Version requirements are a bit difficult to track down, however, I did find this article:
https://jonathanbossenger.com/unit-tests-for-your-wordpress-plugin-using-wp-cli-and-phpunit/
which points to this entry on the WordPress dev site:
https://make.wordpress.org/core/handbook/testing/automated-testing/phpunit/
which refers to this code update ticket:
https://core.trac.wordpress.org/ticket/46149.
Anyway, the upshot is that we need to stick with PHPUnit 7.x. I discovered this after I got a bunch of errors with PHPUnit 8.x and was searching to see what they meant and how to fix them.
We’ll go through installing this stuff in future articles in this series.
Linters
The final things we are going to install are: a linter and some WordPress-specific rules for that linter. So what’s a linter? A linter examines your code against some formatting rules before you run it or test it. Preferable, if you are using a Integrated Development Environment (IDE) it does this during the writing/editing process.
I know it doesn’t sound particularly fascinating, but I recall a day before I used linters. I spent 6 hours trying to debug my code which was throwing an error. It turns out that I had a colon instead of a semicolon at the end of one of my lines of code. Hard to spot sometimes. A linter would have caught it right away.
PHP Code Sniffer (phpcs) is the defacto standard in the PHP world. https://github.com/squizlabs/PHP_CodeSniffer. It has a companion tool, phpbf, for fixing errors. These can be integrated with popular IDEs.
As a final piece we need some standards for phpcs to use. WordPress has identified coding standards for use with WordPress things. Such standards basically define how the code is organized, presented and crafted. This enables all members of the WordPress community to craft their code in similar ways and standardize the way code is presented. https://codex.wordpress.org/WordPress_Coding_Standards.
Coding standards don’t make for very gripping reading, but it is worth at least skimming them (just do the PHP ones for now) to see what types of things are there.
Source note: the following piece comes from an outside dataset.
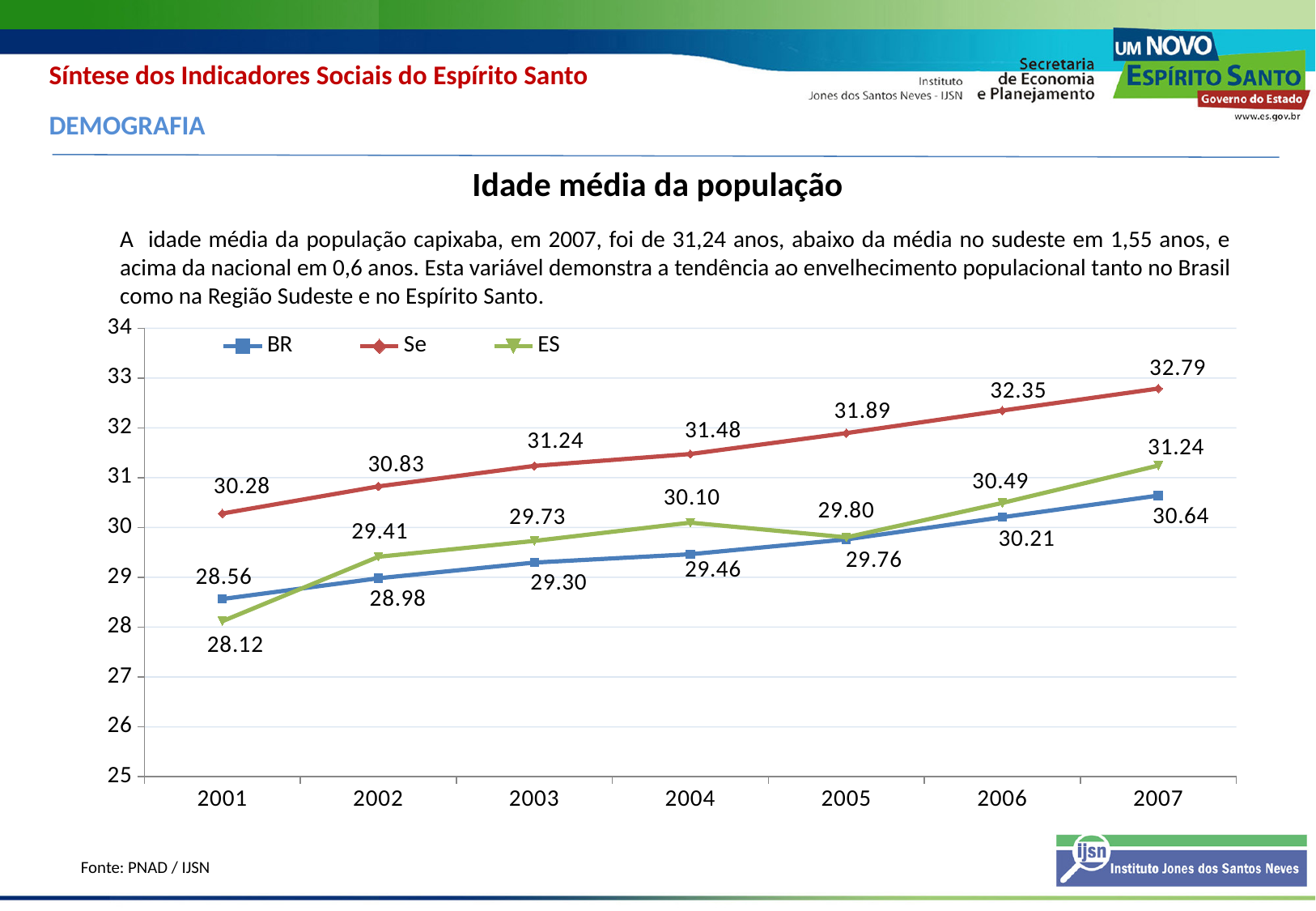
Does the Se series rise or fall from 2001 to 2007? rise What is the title of the chart? Idade média da população What is the value for BR in 2003? 29.30 In 2001, which is larger, the BR value or the ES value? BR What kind of chart is shown on the slide? line chart What is the difference between the Se and ES values in 2007? 1.55 In which year is the ES series at its lowest? 2001 How many series does the legend list? 3 In which year is the Se series at its highest? 2007 What is the value for ES in 2001? 28.12 How many years are plotted along the x axis? 7 What is the value for Se in 2007? 32.79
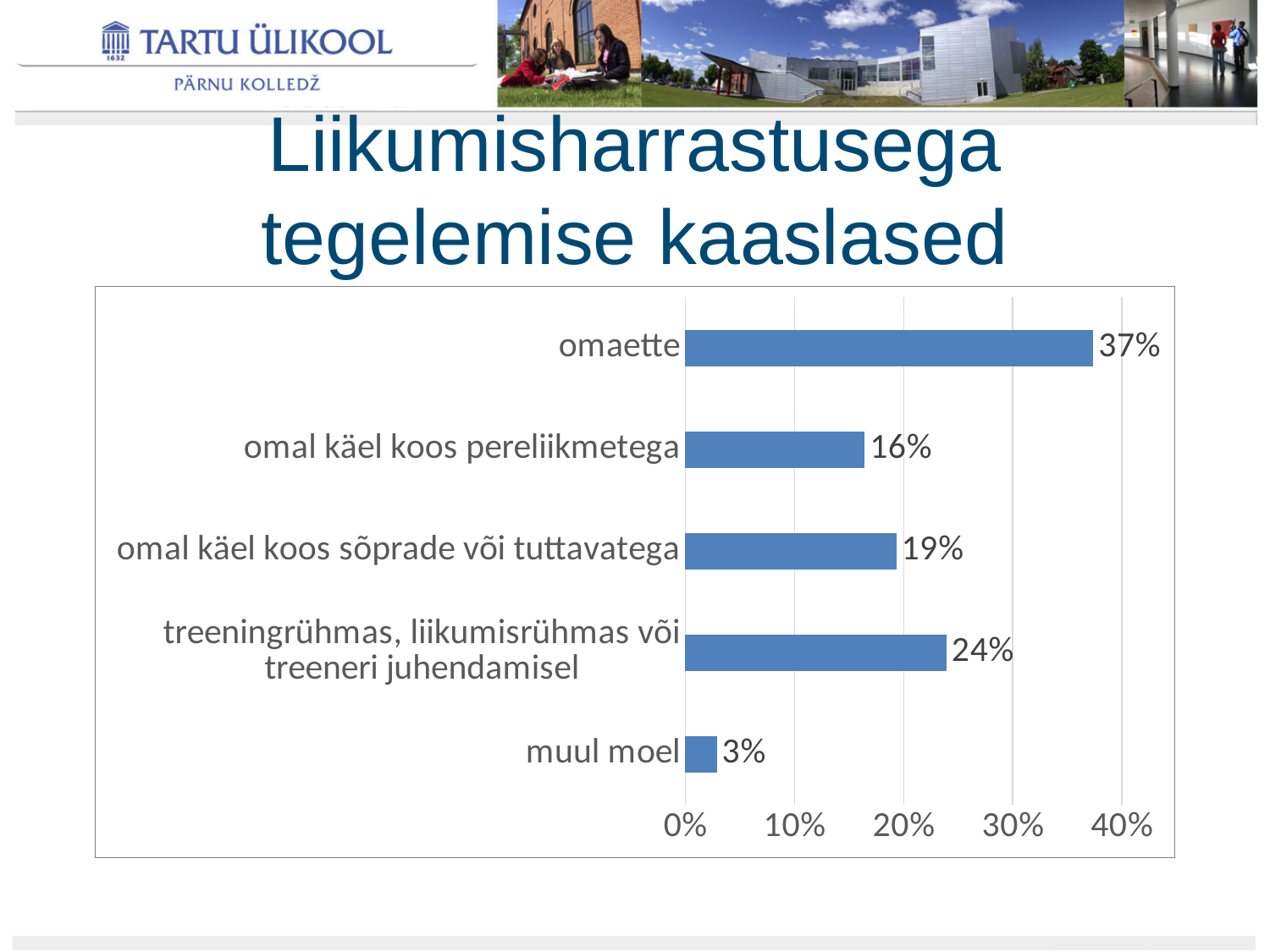
What is the title of the slide containing the chart? Liikumisharrastusega tegelemise kaaslased What is the value for "muul moel"? 3% Which category has the lowest value? muul moel What is the difference between the values for "omaette" and "omal käel koos sõprade või tuttavatega"? 18% Is the value for "treeningrühmas, liikumisrühmas või treeneri juhendamisel" greater or less than 20%? greater Which is larger: the value for "omal käel koos pereliikmetega" or "omal käel koos sõprade või tuttavatega"? omal käel koos sõprade või tuttavatega Which category has the highest value? omaette What is the value for "omaette"? 37% How many categories are shown in the chart? 5 What kind of chart is shown on the slide? bar chart What is the value for "treeningrühmas, liikumisrühmas või treeneri juhendamisel"? 24% What is the value for "omal käel koos pereliikmetega"? 16%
https://github.com/WordPress/WordPress-Coding-Standards contains a package that plugs the WP Coding standards into PHP Code Sniffer.
But wait, there’s more. Today’s special bonus is another package that does the configuring of the WordPress Coding Standards into Code Sniffer for you. It’s called PHP_CodeSniffer Standards Composer Installer Plugin. https://github.com/DealerDirect/phpcodesniffer-composer-installer.
Okay, one more thing since that last one one was so popular. Another set of sniffer standards, PHPCompatibilityWP. https://github.com/PHPCompatibility/PHPCompatibilityWP.
This one checks your code for removed or deprecated PHP.
Enough already!
Okay, that should give us what we need. It is worth noting that this last bunch of stuff, phpcs and the standards packages are what we need for actual code, and the first few items, PHPUnit, WP Mock and the WordPress Unit Testing framework are what we need to test code.